> **TO DO**
Return the whole listing, line for line, without the pictures in it.

> **DATA TO USE**
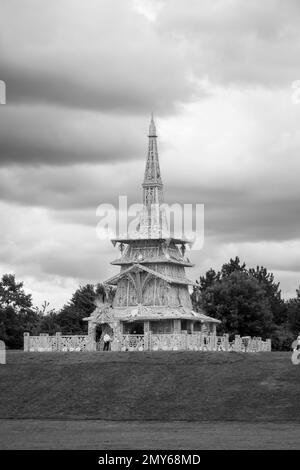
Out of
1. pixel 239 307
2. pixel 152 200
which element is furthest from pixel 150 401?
pixel 239 307

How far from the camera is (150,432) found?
4884cm

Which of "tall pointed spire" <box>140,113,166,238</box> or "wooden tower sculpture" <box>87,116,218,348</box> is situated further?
"tall pointed spire" <box>140,113,166,238</box>

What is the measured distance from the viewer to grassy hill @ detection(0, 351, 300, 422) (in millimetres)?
56031

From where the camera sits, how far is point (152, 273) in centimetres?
8906

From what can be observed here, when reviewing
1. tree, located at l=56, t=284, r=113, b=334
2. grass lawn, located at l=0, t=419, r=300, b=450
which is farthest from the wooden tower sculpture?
grass lawn, located at l=0, t=419, r=300, b=450

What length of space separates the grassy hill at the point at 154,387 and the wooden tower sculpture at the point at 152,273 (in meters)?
17.5

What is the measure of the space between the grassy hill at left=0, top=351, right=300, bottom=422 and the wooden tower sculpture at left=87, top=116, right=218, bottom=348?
1755 cm

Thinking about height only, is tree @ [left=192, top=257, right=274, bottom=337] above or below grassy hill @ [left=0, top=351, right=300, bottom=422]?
above

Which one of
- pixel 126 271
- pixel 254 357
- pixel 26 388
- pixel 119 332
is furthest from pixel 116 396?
pixel 126 271

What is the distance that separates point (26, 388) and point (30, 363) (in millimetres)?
6833

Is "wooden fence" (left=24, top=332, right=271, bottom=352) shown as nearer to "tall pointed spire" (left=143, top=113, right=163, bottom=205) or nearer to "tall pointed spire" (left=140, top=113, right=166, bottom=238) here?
"tall pointed spire" (left=140, top=113, right=166, bottom=238)

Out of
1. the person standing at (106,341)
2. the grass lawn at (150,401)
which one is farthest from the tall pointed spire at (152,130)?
the grass lawn at (150,401)

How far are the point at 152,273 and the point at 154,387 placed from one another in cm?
2859

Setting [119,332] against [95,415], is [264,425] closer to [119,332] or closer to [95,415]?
[95,415]
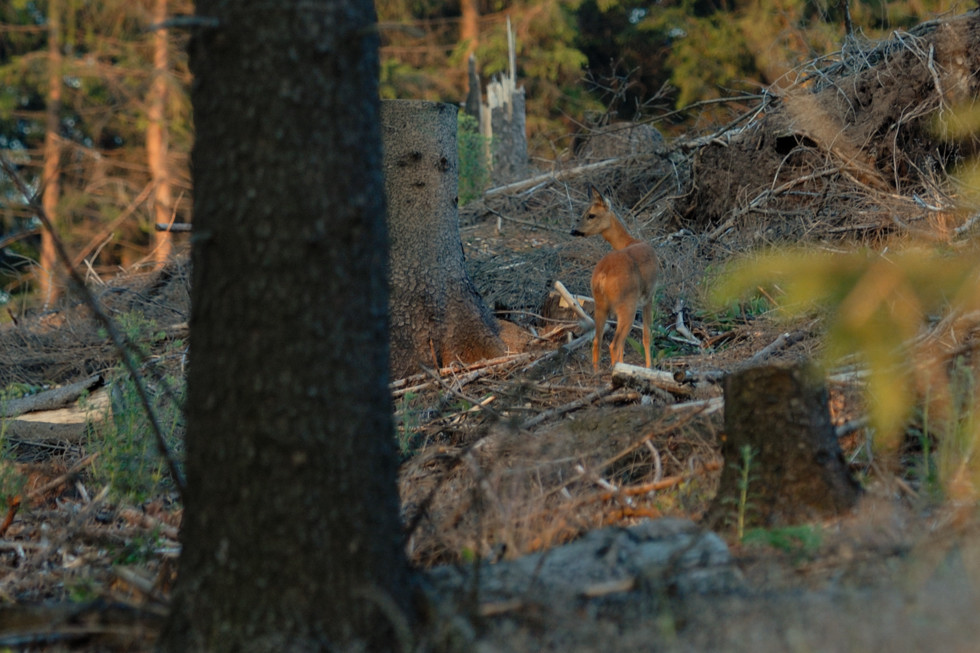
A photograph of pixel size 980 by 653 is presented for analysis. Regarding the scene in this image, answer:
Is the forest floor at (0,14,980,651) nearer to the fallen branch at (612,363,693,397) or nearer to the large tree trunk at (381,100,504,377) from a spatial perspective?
the fallen branch at (612,363,693,397)

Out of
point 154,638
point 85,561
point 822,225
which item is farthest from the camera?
point 822,225

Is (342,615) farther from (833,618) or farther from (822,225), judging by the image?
(822,225)

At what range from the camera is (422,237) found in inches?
273

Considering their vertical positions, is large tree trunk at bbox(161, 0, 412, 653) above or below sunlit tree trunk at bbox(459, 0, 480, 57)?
below

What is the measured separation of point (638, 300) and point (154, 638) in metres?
5.54

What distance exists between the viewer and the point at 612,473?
4266 millimetres

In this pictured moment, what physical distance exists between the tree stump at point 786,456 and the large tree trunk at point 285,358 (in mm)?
1379

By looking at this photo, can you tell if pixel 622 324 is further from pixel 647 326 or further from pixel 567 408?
pixel 567 408

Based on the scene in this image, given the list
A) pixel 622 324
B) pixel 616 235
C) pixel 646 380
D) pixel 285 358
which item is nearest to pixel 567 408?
pixel 646 380

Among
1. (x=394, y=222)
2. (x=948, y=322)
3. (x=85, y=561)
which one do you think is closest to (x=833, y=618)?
(x=948, y=322)

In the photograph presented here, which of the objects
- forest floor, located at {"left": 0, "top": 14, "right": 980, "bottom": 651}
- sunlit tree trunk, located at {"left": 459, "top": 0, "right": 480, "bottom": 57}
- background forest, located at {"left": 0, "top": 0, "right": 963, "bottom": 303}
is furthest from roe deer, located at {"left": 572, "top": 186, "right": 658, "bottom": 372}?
sunlit tree trunk, located at {"left": 459, "top": 0, "right": 480, "bottom": 57}

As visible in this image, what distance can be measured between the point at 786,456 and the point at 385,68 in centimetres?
2155

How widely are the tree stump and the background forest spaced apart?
14.4 m

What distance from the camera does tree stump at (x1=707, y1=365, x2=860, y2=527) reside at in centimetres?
316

> **WORKED SOLUTION**
Out of
1. pixel 239 307
2. pixel 152 200
which element is furthest from pixel 150 401?
pixel 239 307

How far from the camera is (150,432) found?
4884cm

Which of "tall pointed spire" <box>140,113,166,238</box> or "wooden tower sculpture" <box>87,116,218,348</box> is situated further?
"tall pointed spire" <box>140,113,166,238</box>

What is the measured distance from the viewer to grassy hill @ detection(0, 351, 300, 422) (in millimetres)?
56031

From where the camera sits, how far is point (152, 273) in centimetres?
8906

From what can be observed here, when reviewing
1. tree, located at l=56, t=284, r=113, b=334
2. grass lawn, located at l=0, t=419, r=300, b=450
which is farthest from the wooden tower sculpture?
grass lawn, located at l=0, t=419, r=300, b=450

What length of space separates the grassy hill at the point at 154,387 and the wooden tower sculpture at the point at 152,273 (in meters)?
17.5

What is the measure of the space between the grassy hill at left=0, top=351, right=300, bottom=422 and the wooden tower sculpture at left=87, top=116, right=218, bottom=348?
1755 cm

Thinking about height only, is tree @ [left=192, top=257, right=274, bottom=337] above or below grassy hill @ [left=0, top=351, right=300, bottom=422]?
above

Which one of
- pixel 126 271
- pixel 254 357
- pixel 26 388
- pixel 119 332
is furthest from pixel 116 396?
pixel 126 271

What is the distance that separates point (26, 388) and point (30, 363) (in millimetres)?
6833

Is "wooden fence" (left=24, top=332, right=271, bottom=352) shown as nearer to "tall pointed spire" (left=143, top=113, right=163, bottom=205) or nearer to "tall pointed spire" (left=140, top=113, right=166, bottom=238) here?
"tall pointed spire" (left=140, top=113, right=166, bottom=238)

Out of
1. the person standing at (106,341)
2. the grass lawn at (150,401)
which one is farthest from the tall pointed spire at (152,130)?
the grass lawn at (150,401)

How far are the point at 152,273 and the point at 154,387 placed from one another in cm?
2859

Setting [119,332] against [95,415], is [264,425] closer to [119,332] or closer to [95,415]?
[95,415]
A photograph of pixel size 980 by 653 is presented for analysis. Regarding the scene in this image, answer:
Is the forest floor at (0,14,980,651) nearer to the fallen branch at (612,363,693,397) or nearer to the large tree trunk at (381,100,504,377) from a spatial perspective?
the fallen branch at (612,363,693,397)

Out of
point 154,638
point 85,561
point 822,225
which item is farthest from the camera?
point 822,225

Is (342,615) farther from (833,618) or farther from (822,225), judging by the image?
(822,225)

At what range from the camera is (422,237) found in inches?
273

Considering their vertical positions, is large tree trunk at bbox(161, 0, 412, 653) above or below sunlit tree trunk at bbox(459, 0, 480, 57)?
below

What is the measured separation of point (638, 300) and point (154, 638) in metres?
5.54

What distance exists between the viewer and the point at 612,473?
4266 millimetres

In this pictured moment, what physical distance exists between the tree stump at point 786,456 and the large tree trunk at point 285,358 (in mm)?
1379

By looking at this photo, can you tell if pixel 622 324 is further from pixel 647 326 or further from pixel 567 408?
pixel 567 408

Based on the scene in this image, given the list
A) pixel 622 324
B) pixel 616 235
C) pixel 646 380
D) pixel 285 358
which item is nearest to pixel 567 408?
pixel 646 380

Among
1. (x=394, y=222)
2. (x=948, y=322)
3. (x=85, y=561)
which one do you think is closest to (x=833, y=618)?
(x=948, y=322)

In the photograph presented here, which of the objects
- forest floor, located at {"left": 0, "top": 14, "right": 980, "bottom": 651}
- sunlit tree trunk, located at {"left": 459, "top": 0, "right": 480, "bottom": 57}
- background forest, located at {"left": 0, "top": 0, "right": 963, "bottom": 303}
is furthest from roe deer, located at {"left": 572, "top": 186, "right": 658, "bottom": 372}?
sunlit tree trunk, located at {"left": 459, "top": 0, "right": 480, "bottom": 57}

As visible in this image, what distance can be measured between the point at 786,456 and the point at 385,68 in centimetres?
2155

How widely are the tree stump and the background forest spaced apart?
14.4 m

What distance from the camera does tree stump at (x1=707, y1=365, x2=860, y2=527) reside at in centimetres?
316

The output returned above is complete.